GIVEN EXERCISE: Rewrite every line of the items below as a JSON list of strings, one string per line, leaving out blank lines.

DATA FOR THIS EXERCISE:
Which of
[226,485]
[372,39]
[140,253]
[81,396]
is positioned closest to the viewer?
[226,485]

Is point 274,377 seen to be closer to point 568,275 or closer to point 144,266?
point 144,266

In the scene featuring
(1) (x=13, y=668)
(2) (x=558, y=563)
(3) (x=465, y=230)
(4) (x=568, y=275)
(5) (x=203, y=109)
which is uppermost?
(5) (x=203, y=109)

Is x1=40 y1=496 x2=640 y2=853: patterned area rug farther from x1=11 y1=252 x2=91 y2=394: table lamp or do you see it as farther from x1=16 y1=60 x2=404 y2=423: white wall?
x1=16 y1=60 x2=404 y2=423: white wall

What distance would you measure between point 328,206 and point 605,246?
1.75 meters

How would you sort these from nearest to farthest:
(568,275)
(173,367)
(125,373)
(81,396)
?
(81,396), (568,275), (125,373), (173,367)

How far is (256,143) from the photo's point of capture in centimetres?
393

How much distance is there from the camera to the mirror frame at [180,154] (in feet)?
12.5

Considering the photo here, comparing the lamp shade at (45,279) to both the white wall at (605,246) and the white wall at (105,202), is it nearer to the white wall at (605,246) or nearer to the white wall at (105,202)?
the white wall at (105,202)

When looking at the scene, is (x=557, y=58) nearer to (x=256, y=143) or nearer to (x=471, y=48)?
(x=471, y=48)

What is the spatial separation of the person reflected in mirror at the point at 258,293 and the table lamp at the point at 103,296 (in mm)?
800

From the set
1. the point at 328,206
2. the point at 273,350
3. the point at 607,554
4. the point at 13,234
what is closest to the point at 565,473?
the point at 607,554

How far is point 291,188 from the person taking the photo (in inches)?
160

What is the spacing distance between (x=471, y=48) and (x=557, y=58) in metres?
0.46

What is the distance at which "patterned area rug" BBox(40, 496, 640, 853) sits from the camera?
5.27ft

EXPECTED ANSWER:
[
  "Which of",
  "[226,485]",
  "[372,39]",
  "[140,253]",
  "[81,396]",
  "is positioned closest to the viewer?",
  "[226,485]",
  "Is point 274,377 seen to be closer to point 568,275 or closer to point 144,266?",
  "point 144,266",
  "In the scene featuring",
  "(1) (x=13, y=668)",
  "(2) (x=558, y=563)",
  "(3) (x=465, y=230)",
  "(4) (x=568, y=275)",
  "(5) (x=203, y=109)",
  "which is uppermost?",
  "(5) (x=203, y=109)",
  "Is x1=40 y1=496 x2=640 y2=853: patterned area rug farther from x1=11 y1=252 x2=91 y2=394: table lamp or do you see it as farther from x1=16 y1=60 x2=404 y2=423: white wall?",
  "x1=16 y1=60 x2=404 y2=423: white wall",
  "What distance would you measure between point 328,206 and point 605,246?",
  "1.75 meters",
  "How would you sort these from nearest to farthest:",
  "(568,275)",
  "(173,367)",
  "(125,373)",
  "(81,396)",
  "?",
  "(81,396), (568,275), (125,373), (173,367)",
  "How far is (256,143) from the photo's point of capture in centimetres?",
  "393",
  "How much distance is there from the camera to the mirror frame at [180,154] (in feet)?",
  "12.5",
  "Considering the photo here, comparing the lamp shade at (45,279) to both the white wall at (605,246) and the white wall at (105,202), is it nearer to the white wall at (605,246) or nearer to the white wall at (105,202)?",
  "the white wall at (105,202)",
  "When looking at the scene, is (x=557, y=58) nearer to (x=256, y=143) or nearer to (x=471, y=48)?",
  "(x=471, y=48)",
  "What is the spatial separation of the person reflected in mirror at the point at 258,293 and the table lamp at the point at 103,296 (in mm)?",
  "800",
  "From the set",
  "1. the point at 328,206",
  "2. the point at 273,350",
  "3. the point at 607,554",
  "4. the point at 13,234",
  "what is closest to the point at 565,473?",
  "the point at 607,554",
  "How far is point 291,188 from the person taking the photo (in inches)?",
  "160",
  "What is the spacing distance between (x=471, y=48) and (x=557, y=58) in metres?",
  "0.46",
  "What is the distance at which \"patterned area rug\" BBox(40, 496, 640, 853) sits from the camera?",
  "5.27ft"
]